The benefits are clear, so why have more companies not adopted a pro-research stance for their data? Because there are barriers—but they’re certainly not insurmountable ones. The challenges and solutions include:
- It’s not easy: First and foremost, none of what is described above should suggest that it’s easy to form these partnerships. Academics and practitioners need to identify a potential project of mutual interest; then a research agreement needs to be structured, reviewed and executed. After that, the data need to be scrubbed of personal identifiers, shared via a secure server and often explained in painstaking detail to the researchers.
- Data security: The second reason that these relationships don’t proliferate is concern around data security. Stringent policies around data use, stipulated in the research agreements, are necessary. Not only do personal identifiers need to be scrubbed from the data, but also client and location identifiers. There are also strict regulations around who gets access to the data, where it’s stored and how it’s shared.
- Cross-Sector Collaboration: It’s rare that companies, especially startups, recruit academics into private-sector roles. This is particularly true in social sciences like economics, where tenure-track roles are considered to be the ultimate prize, and private-sector roles are a consolation. Researchers love to publish their work, so, paradoxically, these corporate and academic collaborations will likely flourish after the benefits resulting from these unions are better known.
- Value proposition: There’s a concept in the management literature that suggests companies need to maintain a careful balance between “exploration” of new technologies and “exploitation” of existing ones. This research and development falls into the exploration side of the equation, which means that it can absolutely yield dividends but the returns are less certain and more difficult to monetize. Add to that concerns about who owns intellectual property as a result of any discovery, and it seems logical that companies might want to tread lightly.

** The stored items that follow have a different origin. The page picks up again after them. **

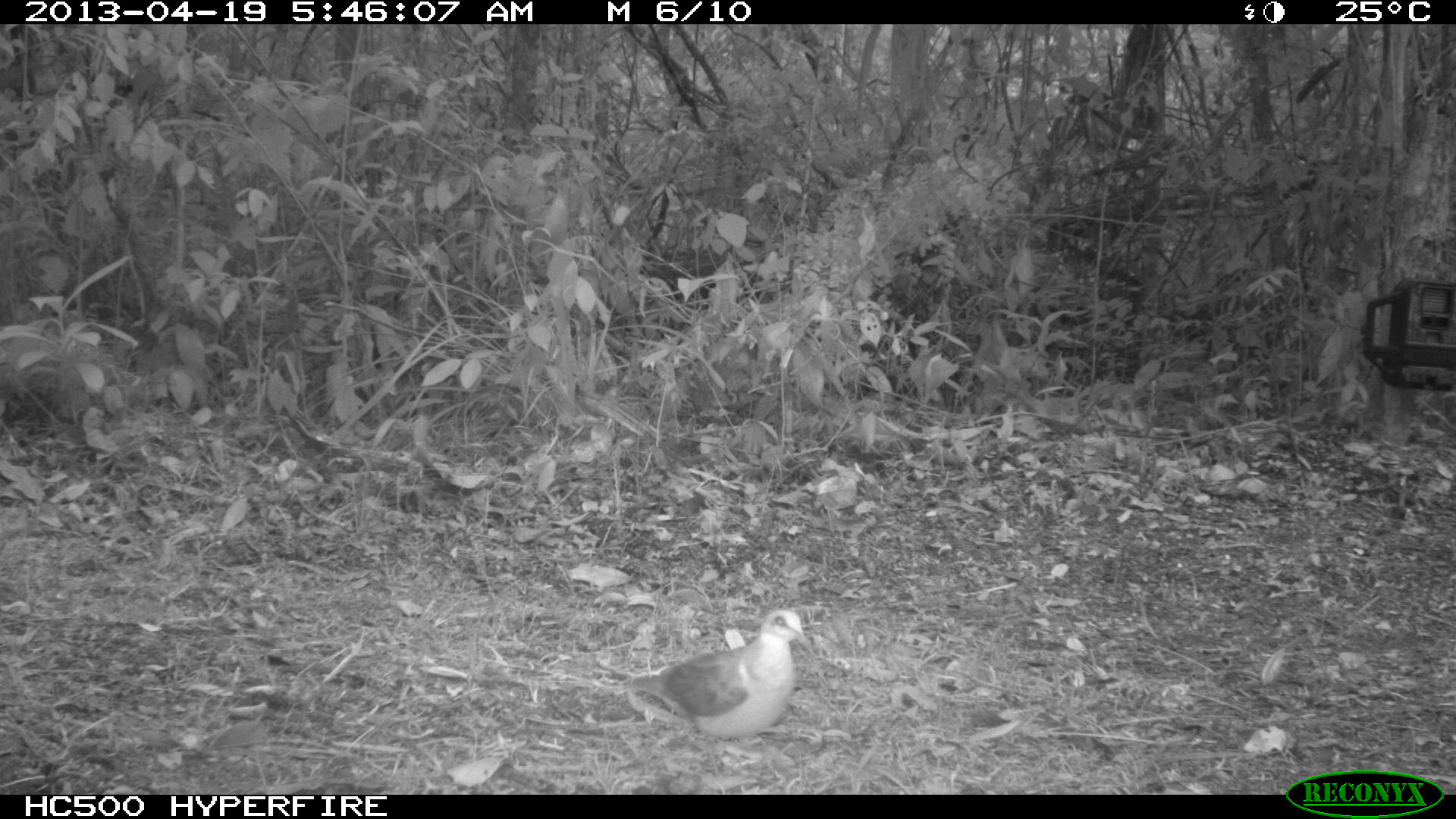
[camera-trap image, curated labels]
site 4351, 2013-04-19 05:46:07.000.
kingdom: Animalia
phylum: Chordata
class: Aves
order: Columbiformes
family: Columbidae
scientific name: Columbidae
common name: doves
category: unknown dove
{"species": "unknown dove (doves) (Columbidae)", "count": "1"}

- Academic standards: The peer review process is an onerous one and with good reason. It is designed to ensure that only academic work meeting the highest standards is published. It requires solid data and a strong thesis, which have not permeated all parts of corporate America. There’s a tremendous amount of work required to turn a five-page corporate white paper valuable to the company into a full-length academic paper valuable to researchers, even if we ignore the additional requests that inevitably accompany a “revise and resubmit” letter from any journal.

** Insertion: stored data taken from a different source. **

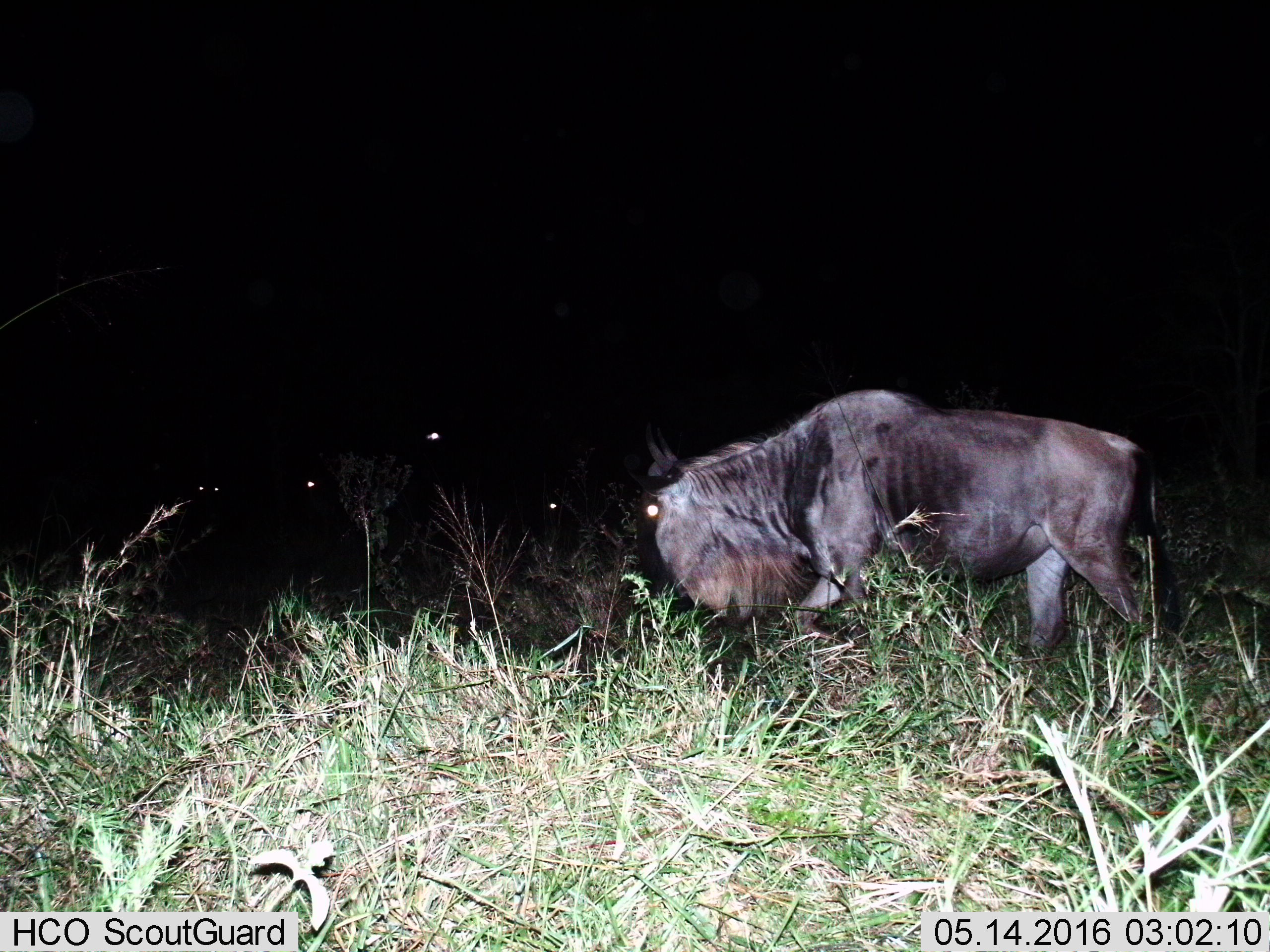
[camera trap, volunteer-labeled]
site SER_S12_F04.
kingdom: Animalia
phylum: Chordata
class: Mammalia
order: Artiodactyla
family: Bovidae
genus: Connochaetes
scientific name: Connochaetes taurinus taurinus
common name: blue wildebeest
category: wildebeestblue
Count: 1.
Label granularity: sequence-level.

While it’s clear that some obstacles exist to the creation of these academic-corporate partnerships, their value far outweighs the costs. As data warehouses grow larger and the supply of analysts in the private sector remains less elastic, some companies are already starting to take novel approaches to data collaboration. For example,Kaggle hosts competitions in which the company acts as a data intermediary, procures data from private companies, makes it available to data scientists and rewards the most predictive model. Hopefully, data sharing will not pave the way for thousands of new journal articles, conference presentations and books but will also allow innovative companies the opportunity to generate novel insight from their massive data warehouses that they can put into practice.